UK Church Bans Yoga for its ‘Hindu’ Nature: Indian Gurus Explain Why Yoga is Non-Religious

Father Chandler, a priest at St Edmund's Church in Southampton, has banned a yoga instructor from conducting classes on the church's premises. Fr Chandler has indicated the practice of yoga (an ancient form of physical, mental and spiritual exercise) is a Hindu religious practice and is therefore inconsistent with the Catholic Church's doctrines.
"Yoga is a Hindu spiritual exercise. Being a Catholic church we have to promote the gospel, and that's what we use our premises for. We did say that yoga could not take place. It's the fact that it's a different religious practice going on in a Catholic church. It's not compatible. We are not saying that yoga is bad or wrong," Fr Chandler explained in a BBC report.
Yoga - A 'Universal' Phenomenon
However, the banning of yoga classes and Fr Chandler's remarks have drawn criticism from several quarters, including teachers and practitioners from India, who describe the basic concept of yoga - the elimination of distracting forces within the mind - as being prevalent in religious texts of all faiths, including Christianity.

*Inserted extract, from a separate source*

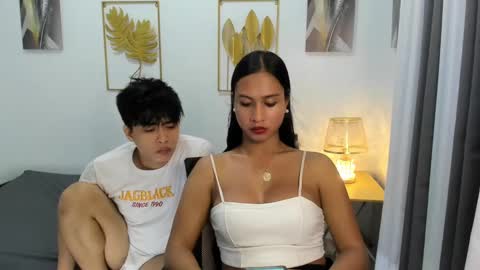 Kylie online show from February 24, 2025, 2:26 pm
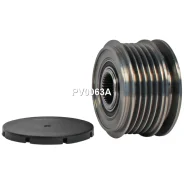 ���� �������� ���������� UTM PV0063A PV0063A ����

Raj Kamal, who holds a degree in Applied Yogic Science from the Bihar School of Yoga (one of India's oldest and most acclaimed schools, located in the eastern state of Bihar), debunked the connection between yoga and Hinduism by pointing out its existence in multiple cultures across the world.
"Archaeological findings of Mayan and Incas paintings, ancient cave paintings in Russia, Australia, China and elsewhere have all shown people in yogic postures," he explained, while also adding that Christian texts, like the Apocalypse of Peter, contained references to mental and spiritual states of mind similar to yogic practice.
Yoga and Hinduism
The connection between India and yoga (and consequently the Indian religion of Hinduism and yoga) arose because the form of the exercise most popular today was created in that country. Indeed, even the word "yoga" is of Indian origin.

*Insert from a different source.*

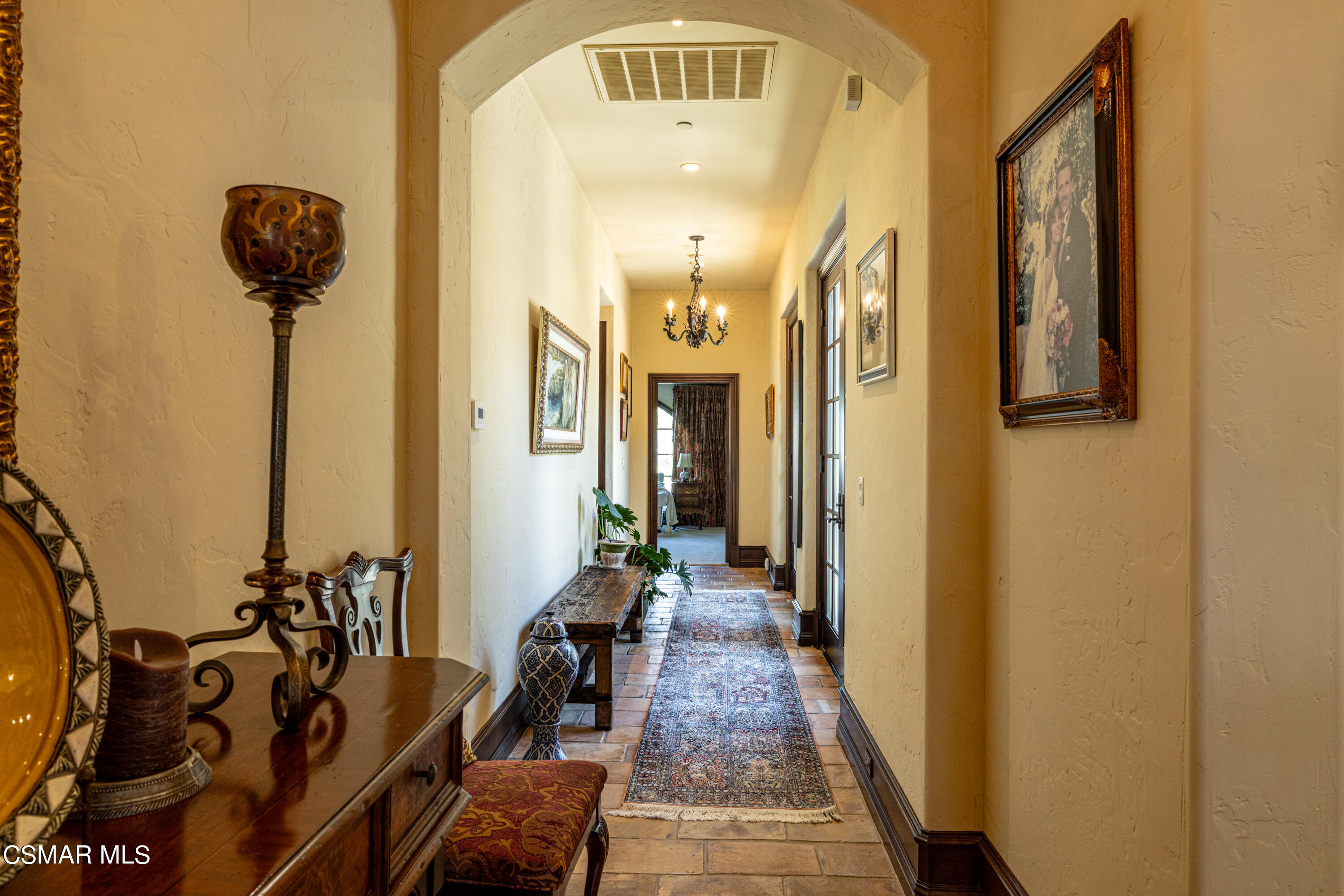 13524 Pacific Breeze Drive, Santa Rosa (VEN)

Kamal, who now runs the Yoga Wellness Center in the southern Indian city of Bengaluru, admits the fact "yoga" is a word from the ancient language in which Hinduism's religious texts are written can create confusion. And it doesn't help, he adds, that groups with particular agendas tend to portray the practice of yoga as being intrinsic to that of the Hindu religion.

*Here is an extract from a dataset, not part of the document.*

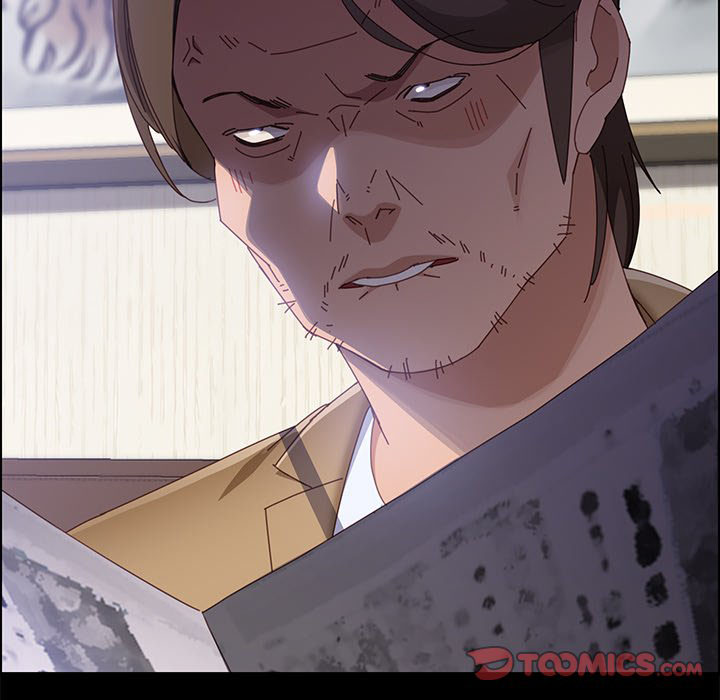 trợ lý chapter 42 48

However, Devatma, a teacher and co-founder of the Yoga Wellness Center, points out that despite such misinformation, the practice has followers from across faiths and that continues to grow.
"If yoga was a Hindu religious practice, we would not have had people from other religions, including Islam and Christianity, coming to us to learn it," he stresses, adding, "Yoga is about practicing various asanas (postures) to quiet your mind."
Devatma further argues that the role of meditation in yoga, which requires the chanting of the word "Om", is misunderstood. The perception sometimes is that because "Om" is a Sanskritic verbalisation it has links to Hinduism. The truth, he explains, is it is simply a technique of meditation and has no religious significance.
"Om is a meaningless word. When you chant Om or Ameen (Muslims say it after offering prayer), both show same frequency of 136.1 Hertz," Devatama added, reiterating yoga was simply a "universal" phenomenon which has become hugely popular. The fact mass yoga classes were organised in New York City to welcome the summer solstice would suggest the same thing.
"Yoga is such a universal phenomenon and such is its fame there are many variations and schools across the world - like the Scandinavian Yoga and Meditation School and even Christian Yoga," Devatma concluded.
Christian Yoga
There is a school of thought in the US, a yogic school of thought, which believes there can be a Christian approach to yoga. The instructor of the Christian Yoga school, Susan Bordenkircher, is a certified yoga instructor and the creator of a video combining Hatha Yoga (an intense form of abstract meditation) and Christian meditative techniques.
Commenting on the St Edmund’s Church, Bordenkircher said that yoga was designed to bring mind, body and spirit into harmony and can be used in the context of any faith.
“Yoga predates Hinduism by hundreds of years and was designed as a lifestyle approach which involved a spiritual component. The spiritual component was designed to align with one's personal faith, not one particular religious practice or denomination. The Hindu faith was one of the first (but not the only) to take the practice of yoga and make it part of their religion,” she said, adding, “As Christians become more educated and experienced in yoga, they often can enjoy a ‘Christian spiritual experience’ of cultivating a calm, contemplative spirit that is quiet enough to hear God, to encourage a deeper prayer life, to be thankful for body, breath and movement and to be fully present to experience the life for which we are created.”